SUMMARY = In this optimistic and inspiring book, Whybrow offers a prescription for genuine human progress. The book is a call to action. Swept along by the cascading advances of today's technology, most of us take for granted that progress brings improvement. Neuroscience can open the search for a better future. However, despite spectacular material advance, the evidence grows that we are failing to create a sustainable future for humanity. We are out of tune with the planet that nurtures us.
BOOK DESCRIPTION = Technology itself is not the problem, but rather our behavior. And technology alone will not save us. To achieve success we will need the strength and wisdom of our better nature as humane social beings. [See 8 brain illustrations.]
Throughout its evolution the ancient brain that guides us each day has been focused on short-term survival. But fortunately we are intensely social creatures. Without the caring behaviors that flow from intimate attachments to others, we would be relying on a brain that is only marginally adapted to the complexity of the problems we must now face together.
Today we must grapple with survival, not in its immediacy but over the long term. The first step in finding our way forward is to reexamine who we are as creatures of this planet.
To this end, the book takes us on a fascinating tour of self-discovery, drawing extensively upon his decades of experience as a psychiatrist and his broad knowledge of neuroscience and human behavior.

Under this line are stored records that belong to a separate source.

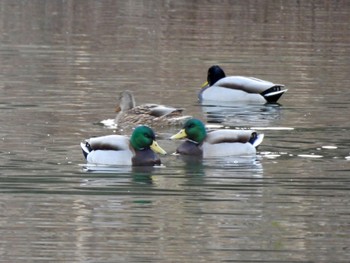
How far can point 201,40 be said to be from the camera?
96.9 feet

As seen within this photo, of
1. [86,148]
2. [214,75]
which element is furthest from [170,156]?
[214,75]

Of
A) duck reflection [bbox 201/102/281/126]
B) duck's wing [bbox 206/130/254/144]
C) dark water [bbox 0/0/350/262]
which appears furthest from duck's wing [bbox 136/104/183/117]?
duck's wing [bbox 206/130/254/144]

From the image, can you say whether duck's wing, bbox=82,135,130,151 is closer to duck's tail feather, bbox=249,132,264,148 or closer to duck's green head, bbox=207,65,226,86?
duck's tail feather, bbox=249,132,264,148

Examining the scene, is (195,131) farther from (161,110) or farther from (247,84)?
(247,84)

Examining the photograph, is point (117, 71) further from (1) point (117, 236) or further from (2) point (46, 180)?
(1) point (117, 236)

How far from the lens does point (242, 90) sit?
2111 centimetres

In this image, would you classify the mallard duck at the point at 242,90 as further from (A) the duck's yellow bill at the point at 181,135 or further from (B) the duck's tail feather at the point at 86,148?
(B) the duck's tail feather at the point at 86,148

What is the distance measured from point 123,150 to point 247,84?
636cm

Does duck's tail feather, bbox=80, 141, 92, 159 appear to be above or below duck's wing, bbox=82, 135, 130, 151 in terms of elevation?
below

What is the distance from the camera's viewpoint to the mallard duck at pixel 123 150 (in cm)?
1462

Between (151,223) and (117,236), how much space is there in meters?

Illustrated throughout with engaging personal stories, the book's trove of cutting-edge science is enriched by philosophical, historical, and cultural perspectives.
What emerges is a summons: to rediscover the essential virtues of earlier nurturing, of mentored education, and an engagement with the natural world through curiosity and imagination.
BOOK REVIEW
BOOK LIST REVIEW = Like the brain itself, this book is made up of two complementary halves. The first is concerned with how the human brain developed, how it functions, and why it is so susceptible to immediate gratification. Basically, the brain has evolved only as far as to still default to consuming and enjoying what's available now rather than working and waiting for more and better. And the brain is not really equal to the pressures of present-day commercial culture, such as those exerted by cheap, tasty, high-calorie food and big-payoff banking shenanigans.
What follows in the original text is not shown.